Attention, all struggling comedians! There’s big money in teaching corporate executives the rules of improvisation. Not to prepare them for a highly lucrative second career on some late night, black box stage, but rather to hone their listening skills, teach them how to work collaboratively, and give them practice communicating in a flexible—and therefore effective—manner.
Or are Gervais and Merchant guilty of failing to embrace the Rules of Improv, when Neeson, having solicited a suggestion of “hypochondriac at the doctor’s office” from series star Warwick Davis, announces that he’s contracted full blown AIDS from a starving African prostitute?
Even though it’s obvious that the supremely gifted Neeson is having a laugh, let’s see if we can determine who’s breaking the cardinal rules of improv in this scene.
- The first rule of improvisation is to AGREE.
- The second rule of improv is to not only say YES, say YES, AND.
- The next rule is MAKE STATEMENTS. (Neeson does great in this department)
- THERE ARE NO MISTAKES only OPPORTUNITIES.
Hmm. One thing’s clear. A bad improviser can drag the most gifted practitioners of the form down with him.
The brilliance of the scripted scene recalls late improv guru Del Close‘s Eleven Commandments:
- You are all supporting actors.
- Always check your impulses.
- Never enter a scene unless you are NEEDED.

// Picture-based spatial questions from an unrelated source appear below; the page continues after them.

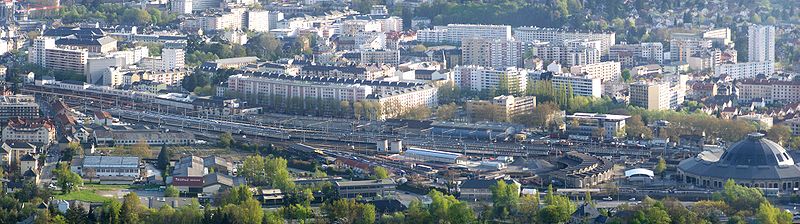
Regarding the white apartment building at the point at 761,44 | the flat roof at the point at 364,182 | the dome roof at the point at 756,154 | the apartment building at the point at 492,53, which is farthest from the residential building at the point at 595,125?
the white apartment building at the point at 761,44

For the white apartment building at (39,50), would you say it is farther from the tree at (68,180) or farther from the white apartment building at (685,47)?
the tree at (68,180)

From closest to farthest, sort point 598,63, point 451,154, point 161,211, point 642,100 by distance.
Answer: point 161,211 → point 451,154 → point 642,100 → point 598,63

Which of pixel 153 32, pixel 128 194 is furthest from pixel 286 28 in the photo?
pixel 128 194

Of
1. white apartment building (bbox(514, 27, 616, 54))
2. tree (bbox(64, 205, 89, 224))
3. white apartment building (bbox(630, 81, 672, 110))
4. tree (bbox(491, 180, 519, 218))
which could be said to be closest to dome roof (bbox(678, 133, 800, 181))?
tree (bbox(491, 180, 519, 218))

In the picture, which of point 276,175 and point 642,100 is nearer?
point 276,175

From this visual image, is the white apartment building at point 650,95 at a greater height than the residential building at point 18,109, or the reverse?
the white apartment building at point 650,95

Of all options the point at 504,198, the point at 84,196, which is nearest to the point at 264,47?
the point at 84,196

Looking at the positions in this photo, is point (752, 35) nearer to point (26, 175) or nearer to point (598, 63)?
point (598, 63)

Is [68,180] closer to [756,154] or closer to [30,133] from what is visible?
[30,133]
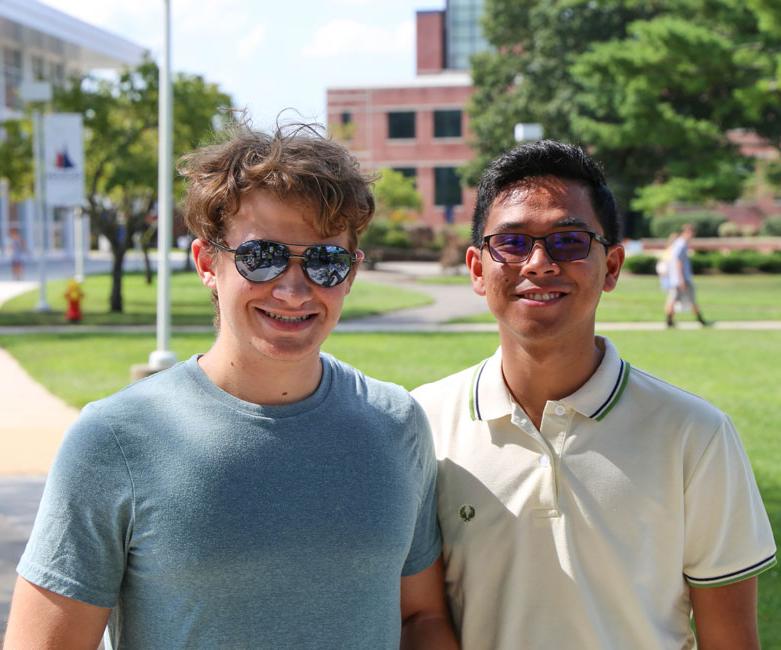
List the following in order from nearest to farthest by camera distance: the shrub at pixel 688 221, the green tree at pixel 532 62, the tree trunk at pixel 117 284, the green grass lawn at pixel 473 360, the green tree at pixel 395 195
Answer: the green grass lawn at pixel 473 360, the tree trunk at pixel 117 284, the green tree at pixel 532 62, the shrub at pixel 688 221, the green tree at pixel 395 195

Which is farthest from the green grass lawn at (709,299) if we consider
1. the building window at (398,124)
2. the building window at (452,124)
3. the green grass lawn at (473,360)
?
the building window at (398,124)

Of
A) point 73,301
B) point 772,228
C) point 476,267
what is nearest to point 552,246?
point 476,267

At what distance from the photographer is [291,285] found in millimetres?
2117

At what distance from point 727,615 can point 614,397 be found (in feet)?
1.76

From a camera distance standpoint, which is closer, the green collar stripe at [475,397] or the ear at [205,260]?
the ear at [205,260]

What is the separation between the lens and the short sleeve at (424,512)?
228 centimetres

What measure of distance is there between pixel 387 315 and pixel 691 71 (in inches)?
583

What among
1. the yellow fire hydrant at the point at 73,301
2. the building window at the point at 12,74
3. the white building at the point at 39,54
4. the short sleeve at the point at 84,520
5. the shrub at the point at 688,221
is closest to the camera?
the short sleeve at the point at 84,520

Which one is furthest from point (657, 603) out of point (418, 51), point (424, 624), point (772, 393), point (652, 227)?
point (418, 51)

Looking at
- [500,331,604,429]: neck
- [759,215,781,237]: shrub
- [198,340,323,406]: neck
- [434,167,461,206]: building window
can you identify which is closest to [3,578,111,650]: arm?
[198,340,323,406]: neck

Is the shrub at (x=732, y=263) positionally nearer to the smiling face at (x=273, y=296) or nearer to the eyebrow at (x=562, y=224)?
the eyebrow at (x=562, y=224)

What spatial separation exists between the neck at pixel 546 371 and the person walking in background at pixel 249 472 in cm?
36

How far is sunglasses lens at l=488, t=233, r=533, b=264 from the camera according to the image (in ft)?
8.05

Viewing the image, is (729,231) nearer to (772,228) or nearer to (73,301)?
(772,228)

- Save your fellow actor, don’t worry about the piece.
- Your prime responsibility is to support.
- Work at the top of your brains at all times.
- Never underestimate or condescend to your audience.
- No jokes (unless it is tipped in front that it is a joke.)
- Trust… trust your fellow actors to support you; trust them to come through if you lay something heavy on them; trust yourself.
- Avoid judging what is going down except in terms of whether it needs help (either by entering or cutting), what can best follow, or how you can support it imaginatively if your support is called for.
That’s likely ample rules, though it’s tempting to add:
Never (or perhaps always) pretend to knock on a door by saying “knock knock.”
Never (or perhaps always) pretend to open a shop door by saying “tring.”
Never (or perhaps always) identify a “well known homosexual actor” by name.